My husband ordered the dessert that intrigued me most - apple fritters with vanilla bean ice cream and homemade caramel sauce. Two tempura-battered and fried rings of apple flanked a large scoop of ice cream and luxuriated in a drizzle of the very excellent caramel. My German chocolate mousse was so-so - a wine glass layered parfait-style with chocolate "mousse," coconut-flavored whipped cream, and topped with toasted pecans and coconut. The "mousse" is in quotes, as I believe it to have been stiffly whipped cream with melted chocolate added, rather a light ganache than the classic egg-enriched and smoother-textured mousse. The flavor was nicely chocolatey, but a bit monotonous, despite the other ingredients which merely added a bit of crunch.

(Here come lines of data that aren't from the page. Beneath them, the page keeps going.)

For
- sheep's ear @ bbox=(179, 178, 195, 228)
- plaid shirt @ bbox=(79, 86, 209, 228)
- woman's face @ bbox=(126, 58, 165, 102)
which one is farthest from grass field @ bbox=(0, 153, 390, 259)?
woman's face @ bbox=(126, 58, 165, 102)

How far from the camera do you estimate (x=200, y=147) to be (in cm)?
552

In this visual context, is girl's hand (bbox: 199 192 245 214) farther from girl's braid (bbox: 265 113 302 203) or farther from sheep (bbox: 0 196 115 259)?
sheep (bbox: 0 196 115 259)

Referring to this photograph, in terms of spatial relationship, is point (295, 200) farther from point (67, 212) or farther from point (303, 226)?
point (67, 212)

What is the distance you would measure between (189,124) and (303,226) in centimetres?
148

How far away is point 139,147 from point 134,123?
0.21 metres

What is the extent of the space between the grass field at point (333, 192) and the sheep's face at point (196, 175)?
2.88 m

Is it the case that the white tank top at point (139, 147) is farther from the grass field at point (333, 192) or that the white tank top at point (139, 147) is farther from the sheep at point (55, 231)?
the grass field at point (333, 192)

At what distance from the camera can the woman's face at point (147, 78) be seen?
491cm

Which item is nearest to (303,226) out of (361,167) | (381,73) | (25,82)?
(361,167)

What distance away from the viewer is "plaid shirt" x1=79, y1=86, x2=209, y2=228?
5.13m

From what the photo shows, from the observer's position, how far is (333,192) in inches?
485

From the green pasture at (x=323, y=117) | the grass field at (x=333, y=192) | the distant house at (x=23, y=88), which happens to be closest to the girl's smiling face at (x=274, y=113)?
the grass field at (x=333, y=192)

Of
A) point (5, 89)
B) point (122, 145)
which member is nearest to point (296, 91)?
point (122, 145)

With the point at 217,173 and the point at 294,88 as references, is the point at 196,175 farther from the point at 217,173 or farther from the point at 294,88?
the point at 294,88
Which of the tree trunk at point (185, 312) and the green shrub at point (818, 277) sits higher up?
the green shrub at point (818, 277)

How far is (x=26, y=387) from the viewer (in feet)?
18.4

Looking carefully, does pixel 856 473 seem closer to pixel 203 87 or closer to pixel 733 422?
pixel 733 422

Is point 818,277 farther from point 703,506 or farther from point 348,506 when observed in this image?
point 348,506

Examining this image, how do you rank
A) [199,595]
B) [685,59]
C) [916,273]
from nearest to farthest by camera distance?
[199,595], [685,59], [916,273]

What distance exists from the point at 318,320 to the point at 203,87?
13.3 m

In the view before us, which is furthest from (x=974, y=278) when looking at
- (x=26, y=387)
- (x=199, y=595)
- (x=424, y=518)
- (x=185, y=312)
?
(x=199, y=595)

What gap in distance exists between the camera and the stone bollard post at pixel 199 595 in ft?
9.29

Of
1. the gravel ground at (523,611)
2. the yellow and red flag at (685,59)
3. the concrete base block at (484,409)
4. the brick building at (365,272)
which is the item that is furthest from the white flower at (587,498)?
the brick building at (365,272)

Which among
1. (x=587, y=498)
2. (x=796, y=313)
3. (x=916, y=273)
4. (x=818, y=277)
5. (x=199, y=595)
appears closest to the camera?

Taste isn't perfect, but the food is reasonably priced and pretty darn good. It's a nice upscale neighborhood restaurant, and we do plan to eat there again in the future. There's an open kitchen on the bottom level, and I'll probably request to be seated there next time.
Something else I recommend - use Open Table for your restaurant reservations! It's a nationwide service, many top restaurants use it to handle all of their reservations, and using the Web interface is a snap. Plus, the more reservations you make and keep, the more points you earn towards a gift certificate to use in a participating restaurant. Mmmm...free food!